In particolare, nel caso specifico, in relazione al secondo motivo, non al capo della decisione, bensì al punto deve farsi riferimento, cioè a ciascuna statuizione, suscettibile di autonoma considerazione e necessaria per ottenere una decisione completa su un capo, tenendo presente, però, che non costituiscono punti del provvedimento impugnato le argomentazioni svolte a sostegno di ciascuna statuizione (Sez. U, n. 1 del 19/01/2000, COGNOME, in motivazione). Così, all’interno dell’unico capo riferito al reato di usura, contestato all’imputato, si riconoscono una pluralità di punti, inerenti alla affermazione di responsabilità, alla determinazione della pena ed alla concessione delle circostanze attenuanti generiche, alla prevalenza sulle aggravanti contestate, al minimo aumento per la continuazione ed, infine, alla concessione della sospensione condizionale della pena, oltre che alla provvisionale, aspetto poi superato dalla revoca della costituzione di parte civile.

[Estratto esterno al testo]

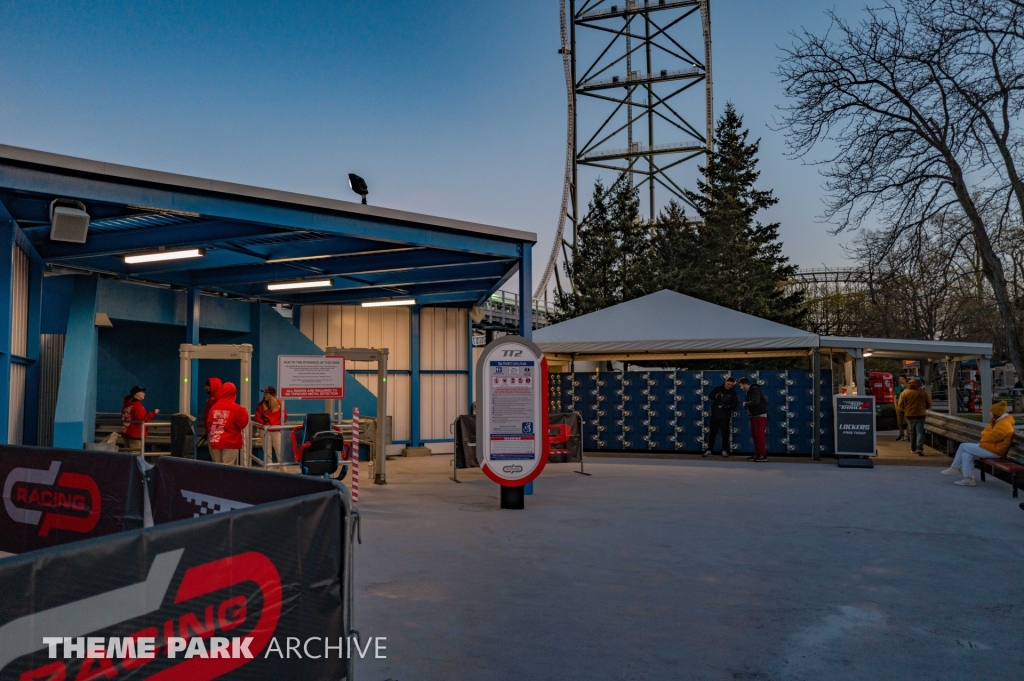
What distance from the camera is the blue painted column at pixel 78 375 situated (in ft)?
41.1

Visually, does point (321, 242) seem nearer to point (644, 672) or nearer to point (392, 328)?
point (392, 328)

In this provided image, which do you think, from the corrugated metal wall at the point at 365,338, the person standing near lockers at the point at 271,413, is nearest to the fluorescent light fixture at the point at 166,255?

1.2.3. Ebbene, a fronte di questa ricostruzione, si riscontra nel caso concreto che la necessaria formulazione della contestazione è stata totalmente carente nell’atto di appello, ove il motivo attinente alle aggravanti non ha alcuno specifico ed autonomo rilievo, né è elaborato oltre la generica allegazione in un motivo pluricomprensivo, che mirava ad una generica attenuazione del trattamento sanzionatorio attraverso l’applicazione delle circostanze attenuanti generiche in prevalenza sulle aggravanti contestate ovvero la esclusione di queste ultime.

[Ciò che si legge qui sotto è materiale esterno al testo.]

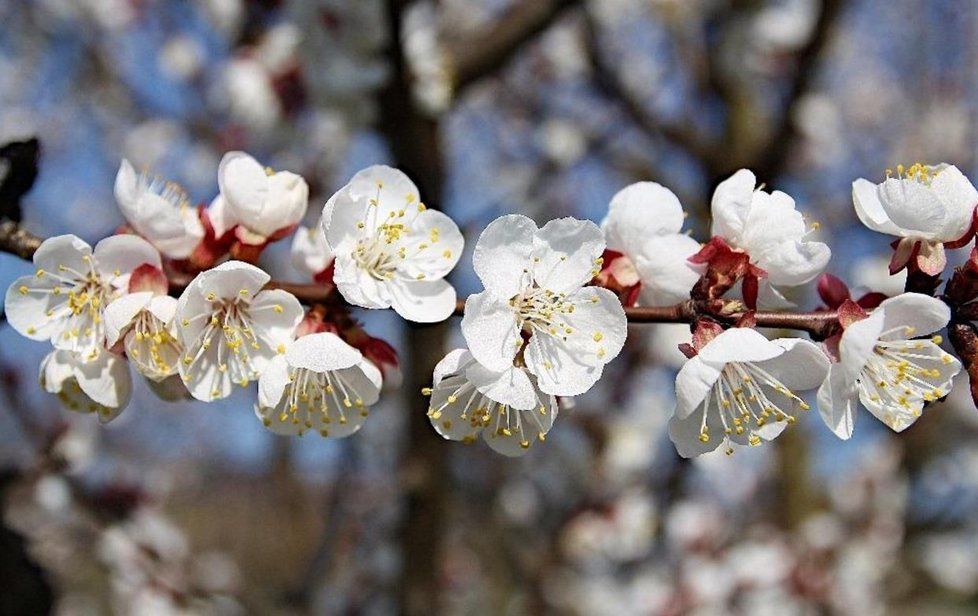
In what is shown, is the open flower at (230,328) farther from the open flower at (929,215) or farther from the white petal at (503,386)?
the open flower at (929,215)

Né vale contestare che la genericità della allegazione difensiva trovi la propria giustificazione nella mancata elaborazione del punto in primo grado. Va infatti evidenziato che la conferma della imputazione da parte del giudice di primo grado, anche negli aspetti circostanziali, affrontati e risolti in senso affermativo a pg. 5, non ha richiesto una specifica elaborazione motivazionale, dato che la stessa difesa nelle proprie conclusioni, così come trascritte nella intestazione della sentenza, si era limitata a formulare conclusioni assolutorie (eventualmente con ricorso alla ‘formula dubitativa’) senza spingersi ad elaborare ulteriormente in merito al trattamento sanzionatorio.
1.2.4. Ne consegue, pertanto, che tale doglianza risulta inammissibile in quanto irritualmente proposta già in appello, essendo principio incontestato che la causa di inammissibilità possa essere dichiarata ora per allora. Infatti, l’inammissibilità dell’atto di appello per difetto di specificità dei motivi può essere rilevata anche in cassazione ai sensi dell’art. 591 cod. proc. pen. e che, per altro verso, deve ritenersi inammissibile, per carenza d’interesse, il ricorso per cassazione avverso la sentenza di secondo grado che non abbia preso in considerazione un motivo di appello inammissibile ab origine , in quanto l’eventuale accoglimento della doglianza non sortirebbe alcun esito favorevole in sede di giudizio di rinvio (Sez 6, n. 47722 del 06/10/2015, COGNOME, Rv. 265878 – 01; Sez. 2, n. 10173 del 16/12/2014, dep. 2015, COGNOME, Rv. 263157 – 01).
All’inammissibilità del ricorso consegue, ai sensi dell’art. 616 cod. proc. pen., la condanna del ricorrente al pagamento delle spese del procedimento nonché, ravvisandosi profili di colpa nella determinazione della causa di inammissibilità, al pagamento in favore della cassa delle ammende della somma di euro tremila, così equitativamente fissata.
P.Q.M.
Dichiara inammissibile il ricorso e condanna il ricorrente al pagamento delle spese processuali e della somma di euro tremila in favore della cassa delle ammende.